RESULTS: Following 24h of “reperfusion” in vitro, phospho-Bad levels in all HS-treated (anoxic and non-anoxic) cells were greater than in non-treated cells (0.96±0.15 and 0.76±0.12 v. 0.44±0.07 and 0.62±0.09). At the same timepoint, phospho-Bad levels in anoxic HS-treated cells were significantly greater than non-treated anoxic controls (p=0.038). HSP70 levels had significantly increased following 24h of “reperfusion” in HS-treated cells compared with non-treated anoxic controls (5.12±1.05 v. 1.61±0.42, p=0.036). Three hours after in vivo HS administration, Bcl-XL levels had significantly increased compared with non-treated controls (2.05±0.13 v. 1.0, p=0.0002). Following 6h of HS preconditioning, Cox2 was similarly elevated (1.51±0.09, p=0.006). Fos was significantly increased within 1h of HS administration (2.66±0.51, p=0.03). Bcl-2 was increased at 3, 6, and 24h following treatment with HS, although this failed to reach statistical significance. HSP70 transcription was elevated by 24h (5.08±1.8).

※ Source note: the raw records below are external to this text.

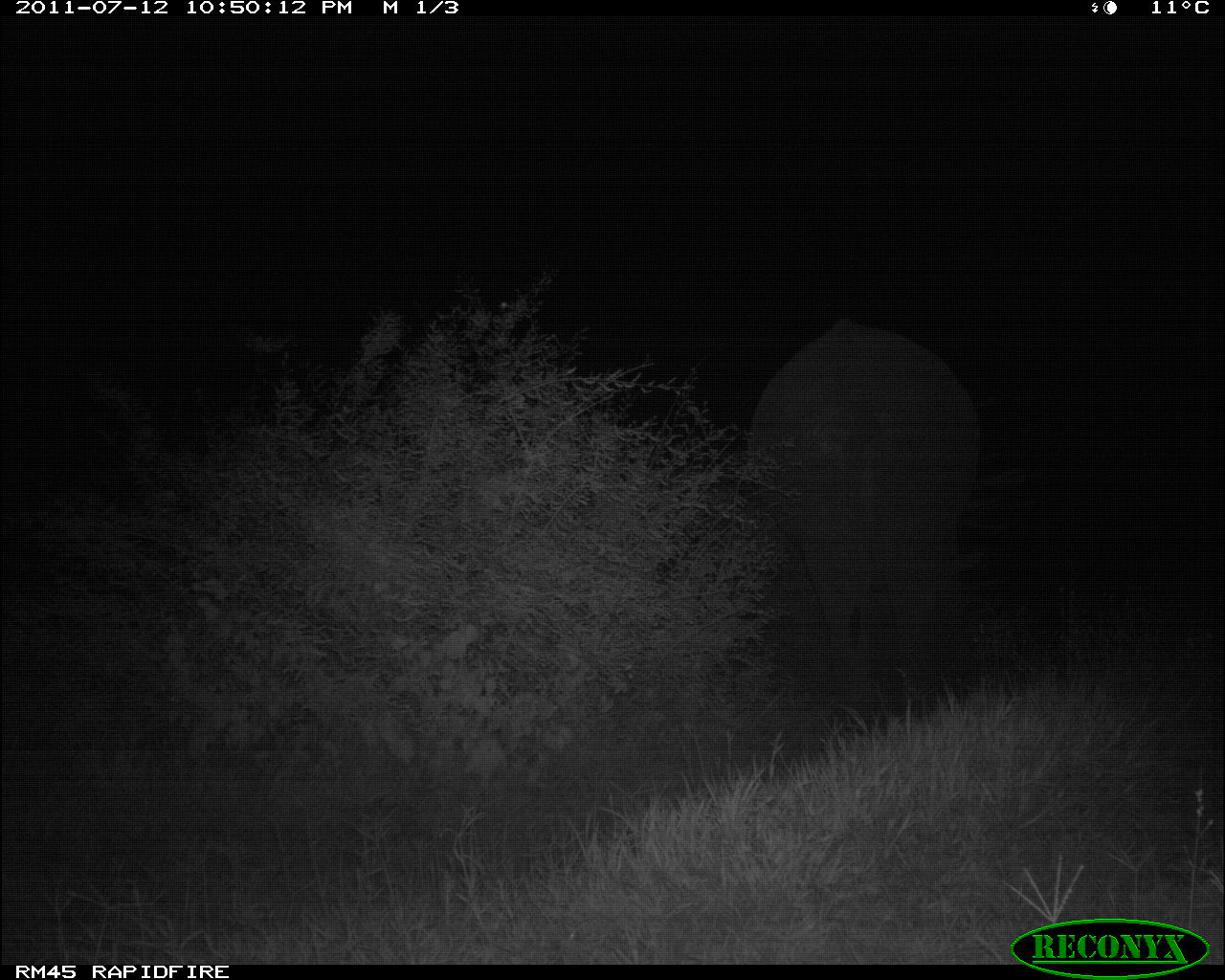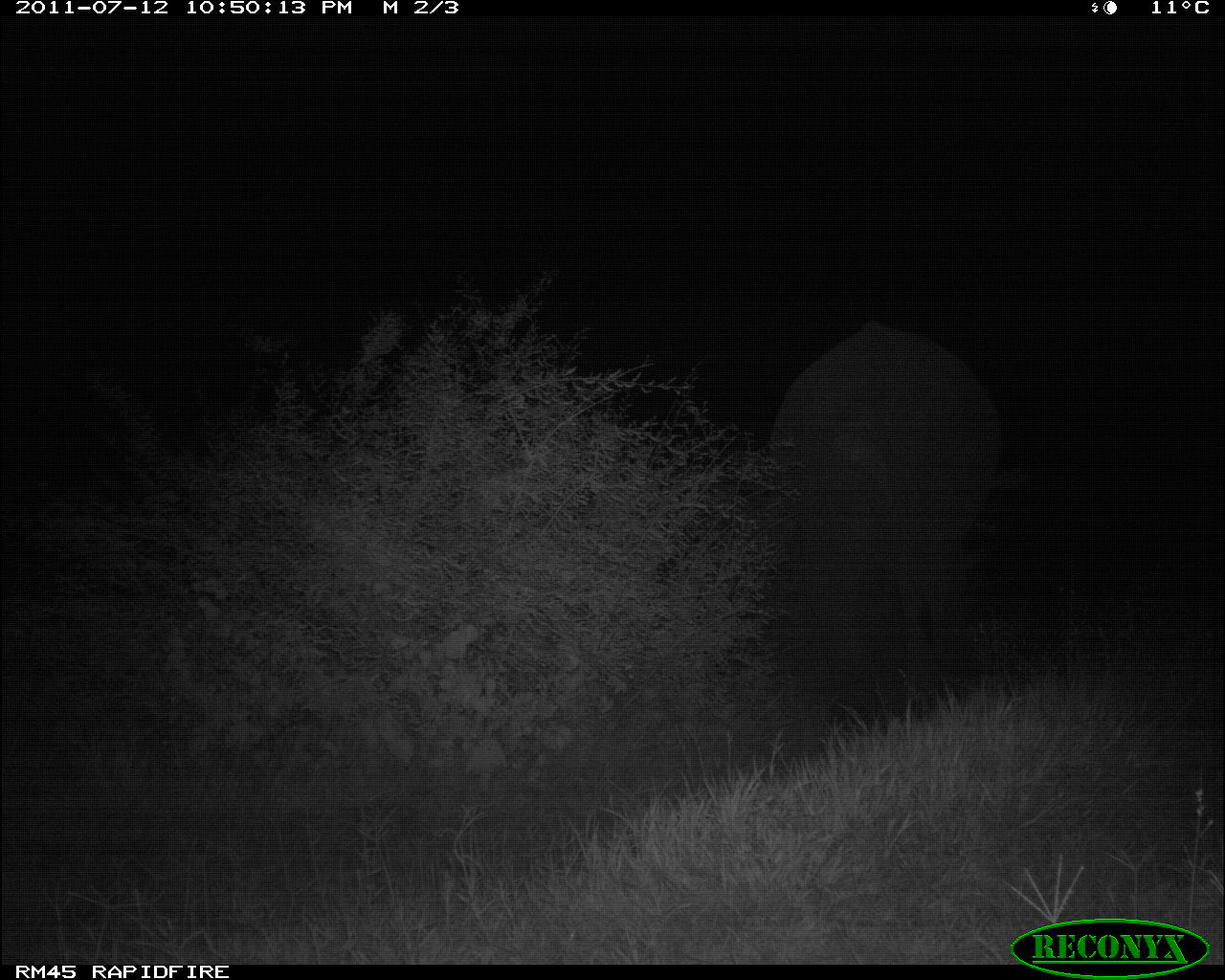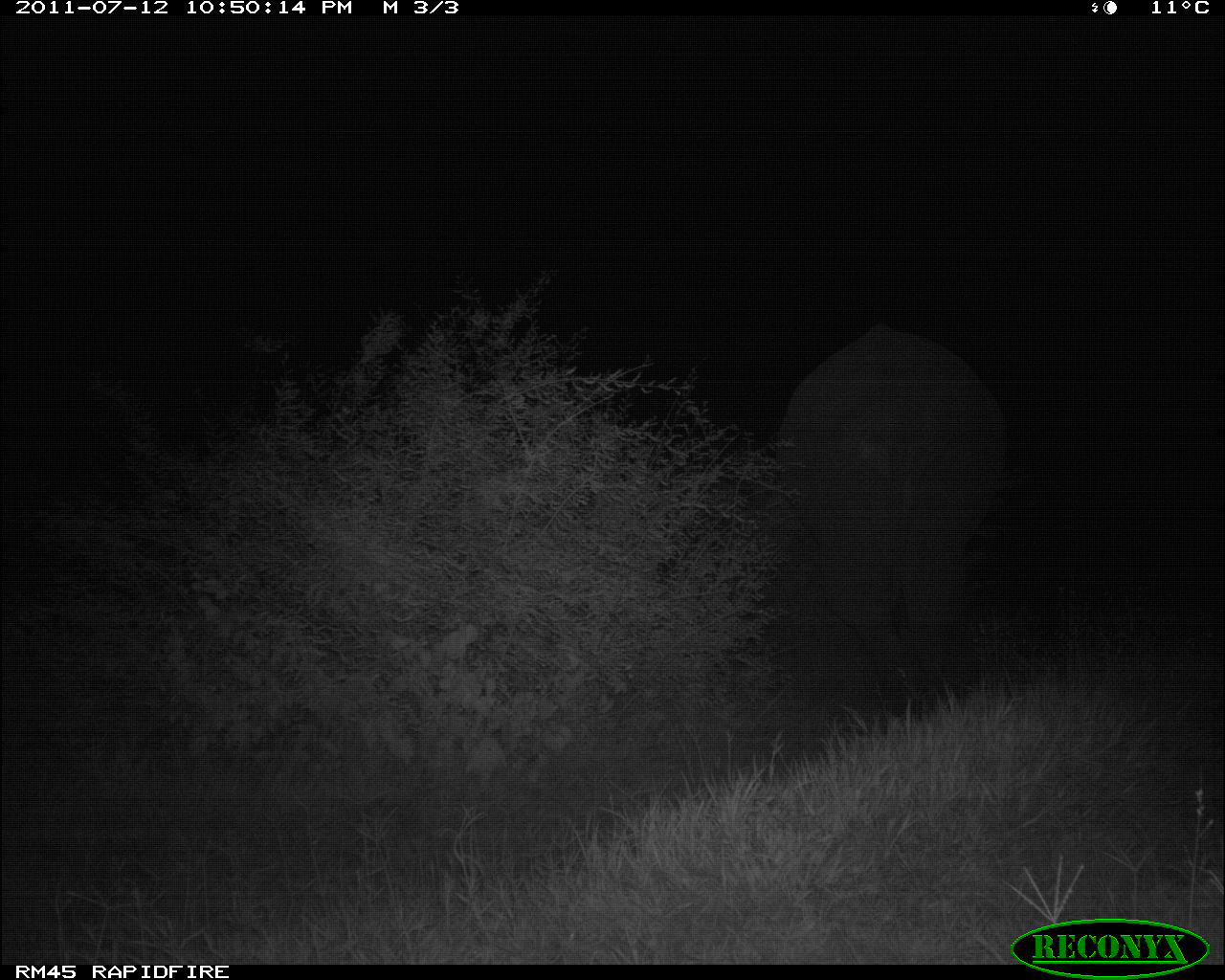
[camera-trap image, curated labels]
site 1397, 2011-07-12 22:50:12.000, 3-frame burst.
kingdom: Animalia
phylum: Chordata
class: Mammalia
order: Proboscidea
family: Elephantidae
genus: Loxodonta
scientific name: Loxodonta africana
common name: african bush elephant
Loxodonta africana (african bush elephant), count 1.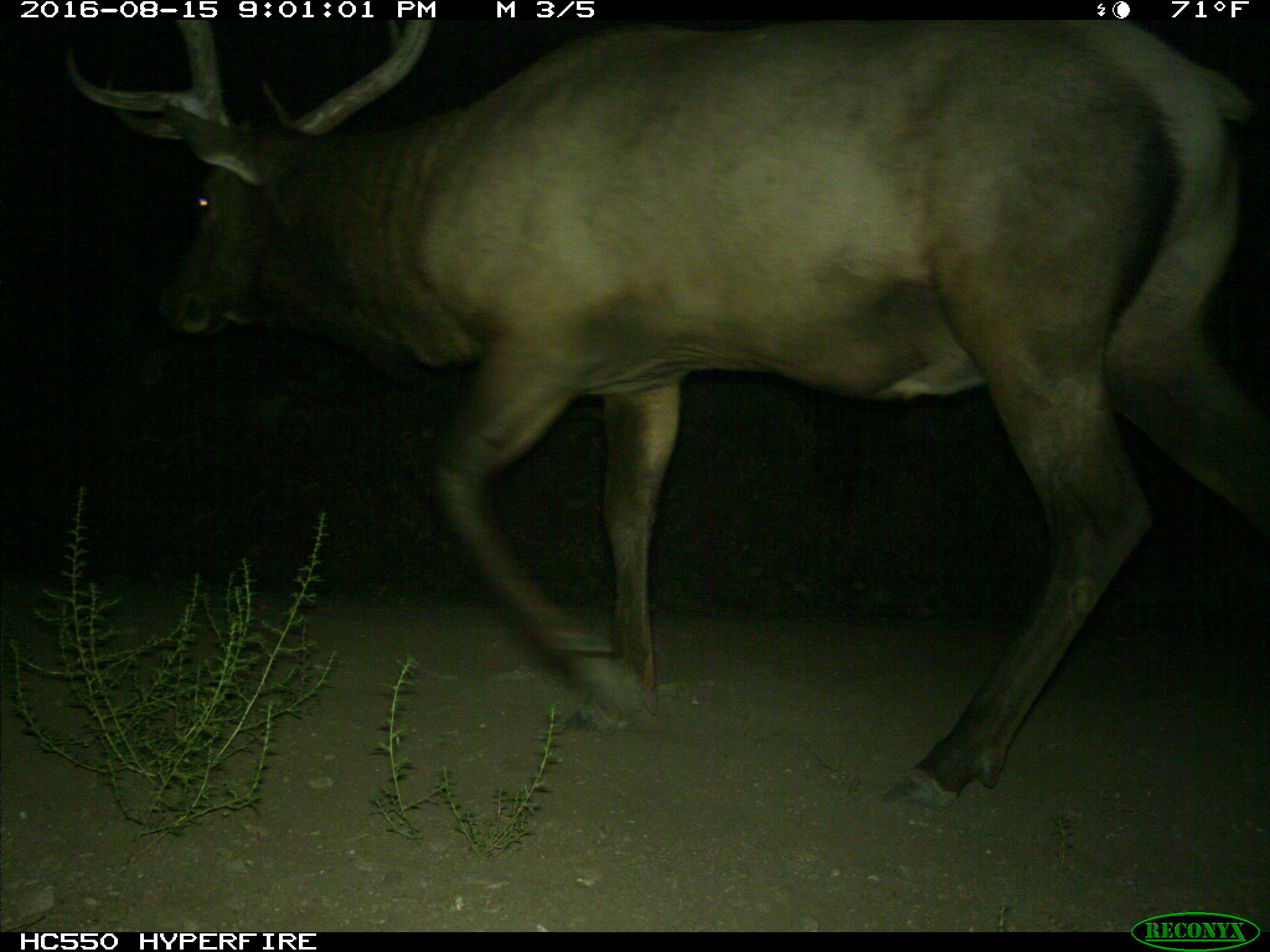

CONCLUSION: The administration of HS results in a statistically significant increase in phospho-Bad (an inactivated form of the normally pro-apoptotic Bad that has been sequestered in the cytoplasm), as well as upregulation of Bcl-2 and Bcl-XL, protein members of the Bcl-2 family known to prevent apoptosis by inhibiting opening of the mitochondrial permeability transition pore. Furthermore, HS administration results in an increase in transcription and expression of HSP70, a chaperone protein typically upregulated in response to heat and oxidative-stress. Furthermore, preconditioning with HS results in an immediate increase in the anti-apoptotic fos. Lastly, HS administration increases the translation of protective Cox2, which acts via the inhibition of the tumor-suppressor p53 in some models. Thus, HS protects against IRI via downregulation of pro-apoptotic genes and a concurrent upregulation of anti-apoptotic genes as well as those genes responsible for molecular stabilization at times of stress. These findings provide important insights into the means by which HS confers protection against IRI.